On the day of the anniversary, Jorge Bergoglio, Archbishop of Buenos Aires (later Pope Francis), celebrated Mass in the Cathedral of La Rioja in memory of Angelelli. In his homily he said that Angelelli "got stones thrown at him because he preached the Gospel, and shed his blood for it". Bergoglio also quoted Tertullian's sentence "thé blood of the martyrs is the seed of the Church". This was the first official homage of the Church to Angelelli, and the first time that the word martyr was used with reference to his murder by Church authorities in this context.

After the Mass, about 2,000 people, including the governor of La Rioja Ángel Maza, paid homage to Angelelli in Punta de los Llanos, the site of his death.

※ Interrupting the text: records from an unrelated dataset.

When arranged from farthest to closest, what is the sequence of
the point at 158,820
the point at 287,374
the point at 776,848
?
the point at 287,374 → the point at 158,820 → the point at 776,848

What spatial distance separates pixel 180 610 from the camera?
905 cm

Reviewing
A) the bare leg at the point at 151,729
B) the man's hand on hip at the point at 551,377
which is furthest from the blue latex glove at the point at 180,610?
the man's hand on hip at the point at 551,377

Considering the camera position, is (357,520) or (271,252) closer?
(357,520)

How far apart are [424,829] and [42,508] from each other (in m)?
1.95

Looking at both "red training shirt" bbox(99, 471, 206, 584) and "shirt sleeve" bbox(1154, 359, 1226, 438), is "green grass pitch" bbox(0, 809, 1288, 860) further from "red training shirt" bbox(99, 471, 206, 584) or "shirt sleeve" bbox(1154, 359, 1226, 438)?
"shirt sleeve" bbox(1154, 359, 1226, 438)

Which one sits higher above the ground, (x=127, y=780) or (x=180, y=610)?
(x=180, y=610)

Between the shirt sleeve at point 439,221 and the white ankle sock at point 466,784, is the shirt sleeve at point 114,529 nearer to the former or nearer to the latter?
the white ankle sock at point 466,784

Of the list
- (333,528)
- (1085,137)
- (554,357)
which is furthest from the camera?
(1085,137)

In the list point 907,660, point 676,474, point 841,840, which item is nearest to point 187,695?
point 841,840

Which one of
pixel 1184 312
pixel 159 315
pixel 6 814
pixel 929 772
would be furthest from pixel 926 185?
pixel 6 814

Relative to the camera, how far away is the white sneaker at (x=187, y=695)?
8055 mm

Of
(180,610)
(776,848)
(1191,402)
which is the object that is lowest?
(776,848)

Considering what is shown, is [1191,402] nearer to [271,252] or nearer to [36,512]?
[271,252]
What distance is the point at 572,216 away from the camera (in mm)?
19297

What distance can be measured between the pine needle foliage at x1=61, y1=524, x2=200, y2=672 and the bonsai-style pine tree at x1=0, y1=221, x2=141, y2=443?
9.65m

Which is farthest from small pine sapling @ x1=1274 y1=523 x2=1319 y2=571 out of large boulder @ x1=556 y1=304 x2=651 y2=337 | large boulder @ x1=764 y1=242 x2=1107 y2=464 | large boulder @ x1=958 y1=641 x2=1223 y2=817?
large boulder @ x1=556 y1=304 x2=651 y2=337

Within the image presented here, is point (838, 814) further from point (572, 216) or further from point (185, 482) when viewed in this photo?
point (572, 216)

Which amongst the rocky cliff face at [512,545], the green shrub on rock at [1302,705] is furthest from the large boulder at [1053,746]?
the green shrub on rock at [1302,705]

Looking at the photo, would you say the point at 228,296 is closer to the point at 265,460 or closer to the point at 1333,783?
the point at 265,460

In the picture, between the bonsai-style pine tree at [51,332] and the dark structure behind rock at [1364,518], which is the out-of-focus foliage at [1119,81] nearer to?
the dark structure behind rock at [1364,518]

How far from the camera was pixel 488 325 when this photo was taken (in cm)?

Two plaques, that bare Angelelli's name, were revealed in the Casa de La Rioja on 19 August 2007 in his honor.

On 27 April 2019, shortly before his beatification, Congregation for the Causes of Saints Prefect Cardinal Angelo Becciu compared Angelelli to assassinated Catholic saint Oscar Romero and even labelled Angelelli as "Argentina's Romero."

==Beatification==
Pope Francis voiced support for the cause of sainthood for Angelelli which commenced on 21 April 2015 with the formal declaration of "nihil obstat" (nothing against) to the cause. He was bestowed the title of Servant of God as a result. The official diocesan process commenced on 13 October 2015. On 8 June 2018 Francis approved the decree that Angelelli and three others murdered in La Rioja at the time–Carlos Murias, Gabriel Longueville, Wenceslao Pedernera–were martyred out of hatred for the faith and called the Bishop of Rioja, Marcelo Colombo with the news. The beatification ceremony then took place on 27 April 2019 and Cardinal Giovanni Angelo Becciu presided over the celebration, which took place at La Rioja City Park in La Rioja, on the Pope's behalf.